Üzerinden 35 yıl geçti hâlâ hesap verilmedi

YAŞAM Haberleri

1989 senesinde Türklerin tutulduğu toplama kampında sekiz bin kişi can verdi. Kamptan geriye bir zamanlar içinde çığlıkların yankılandığı binalar kaldı.

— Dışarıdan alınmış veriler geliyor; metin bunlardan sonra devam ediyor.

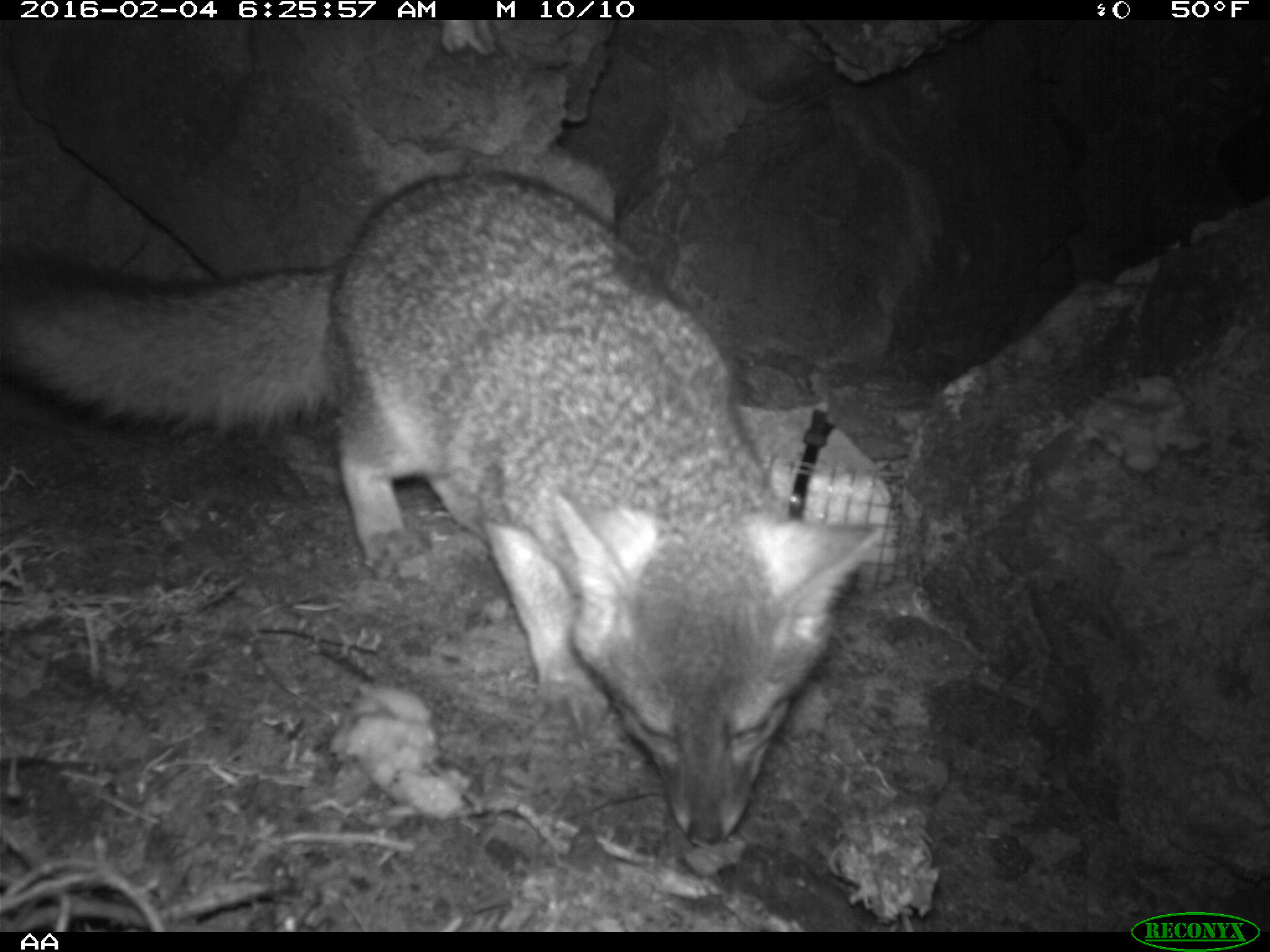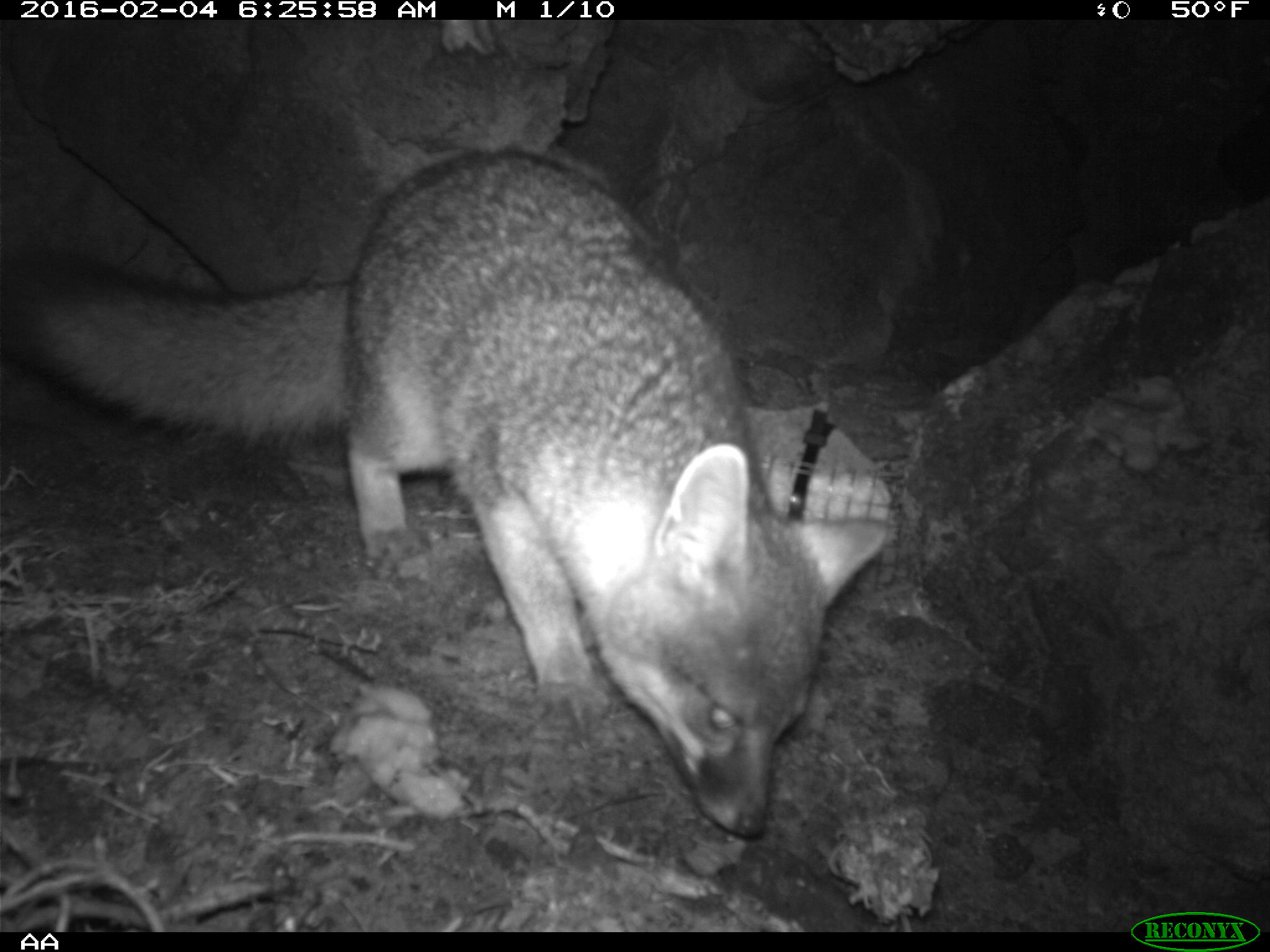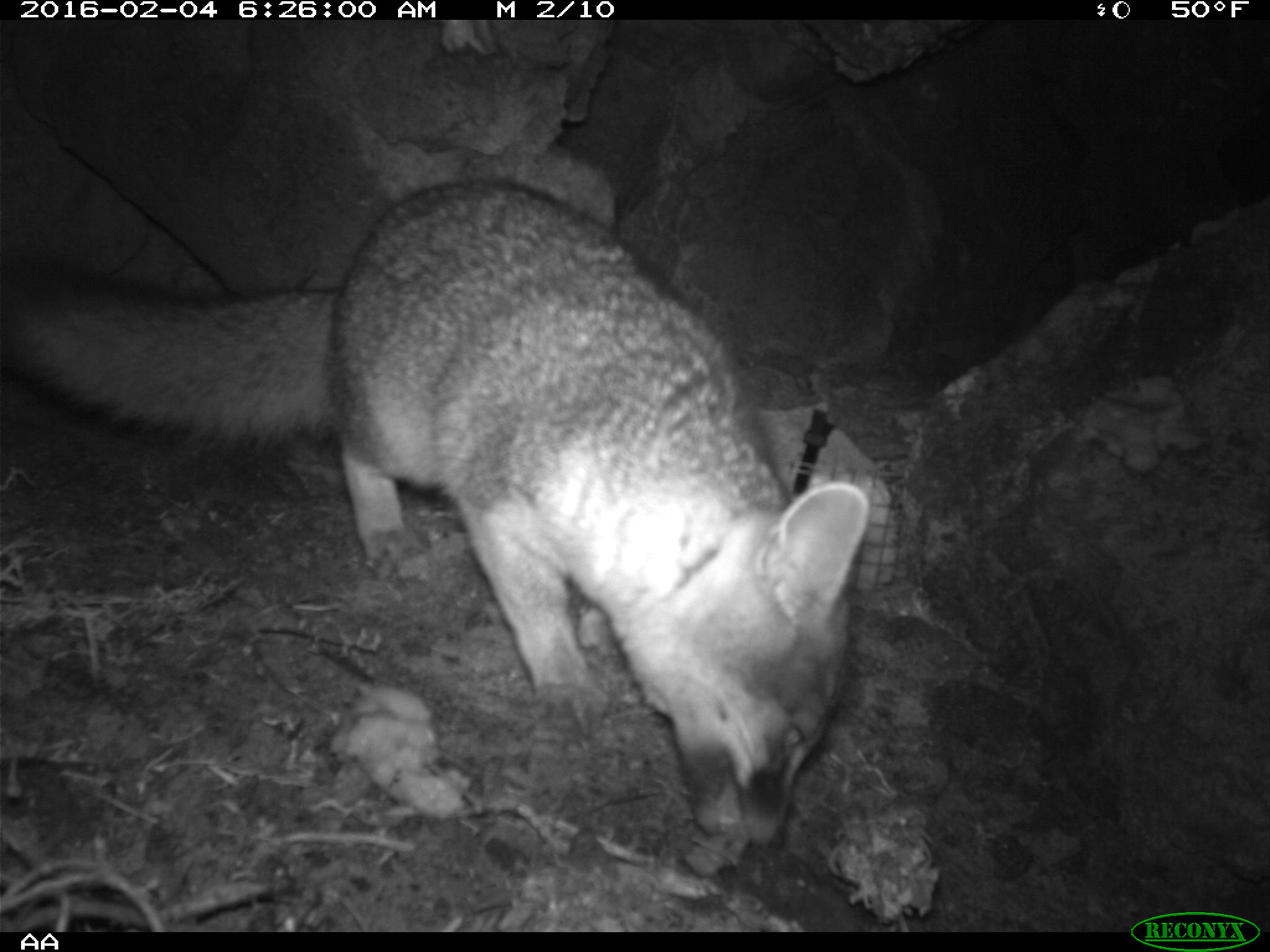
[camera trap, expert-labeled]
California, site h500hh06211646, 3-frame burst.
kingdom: Animalia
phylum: Chordata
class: Mammalia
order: Carnivora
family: Canidae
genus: Urocyon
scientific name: Urocyon littoralis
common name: island fox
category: fox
Fox (island fox) (Urocyon littoralis).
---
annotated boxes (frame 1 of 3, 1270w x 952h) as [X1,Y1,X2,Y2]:
fox: [0,167,877,844]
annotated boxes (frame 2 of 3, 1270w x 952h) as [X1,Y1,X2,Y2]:
fox: [1,149,894,839]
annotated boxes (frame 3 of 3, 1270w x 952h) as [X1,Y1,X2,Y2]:
fox: [0,180,869,847]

Bulgaristan’da 1949 senesinde Tuna Nehri üzerindeki Belene Adası’nda toplama kampı kuruldu. Ülkede 1989 yılına kadar hüküm süren komünist rejim, bu kampa öncelikle muhalif kişileri yollamaya başladı. Yıllar geçtikçe işin rengi de değişti. Kamp, 1984’te “Soya Dönüş” adı altındaki asimilasyon kampanyasına karşı çıkan Türk ve Müslümanlara da hapishane oldu. 1987’de kapatılana kadar 23 binden fazla kişinin tutulduğu kamp, kötü şöhretini işkenceler ve mahkûmların ağır şartlar altında çalıştırılmasıyla edindi. Burada yaklaşık sekiz bin kişi zulüm altında can verdi. Cesetler ise ya Tuna’ya atıldı ya domuzlara yem edildi ya da hâlâ yerleri bilinmeyen toplu mezarlara gömüldü. Paslı tel örgüleri, boş gözetleme kuleleri, kırık camlı binaları ve bazı mahkûmların ölüme yürüdükleri köprüsüyle Belene Kamp’ı, kuruluşunun yetmişinci senesinde hüzün dolu bir törene sahne oldu. Eski mahkûmlar ve yakınlarının katıldığı törende vahşet dolu günler anıldı. Üyelerinin çoğunluğunu Türklerin oluşturduğu Hürriyet ve Şeref Halk Partisi (HŞHP) Genel Başkanı Kasım Dal “Hayatımın üç buçuk yılı aralarında Belene’nin de olduğu farklı kamplarda geçti. İçimizde o kanayan yara hiç kapanmıyor. Komünistler, bir insanlık suçu işlediler ama şu ana kadar hiç kimse onlara hesap sormadı. Biz bunu hatırlatmak için de her sene buradayız. Maalesef sayımız her sene gittikçe azalıyor. En büyük acımız da bu” diye konuştu.
Türk ve Müslümanlara karşı 1984’te yapılan asimilasyon kampanyasına karşı direniş örgütü olarak faaliyet gösteren Demokratik İnsan Hakları Ligi kurucularından Sabri İskender de “Türklüğümü müdafaa ettiğim için buraya getirildim. Tam 111 gün tek kişilik hücrede kaldım. Mayıs 1989’da trene bindirilip Türkiye’ye gönderildim” ifadelerini kullandı. Seydalı Akgün ise “Babam 1954’te Belene’ye sürüldü, ben de kampta beş sene hapis yattım. Bizleri Tuna Nehri’nde vaftiz ederek Hristiyan yapmak istediler. Ancak biz Türklük ve Müslümanlığımızdan asla vazgeçmedik” dedi.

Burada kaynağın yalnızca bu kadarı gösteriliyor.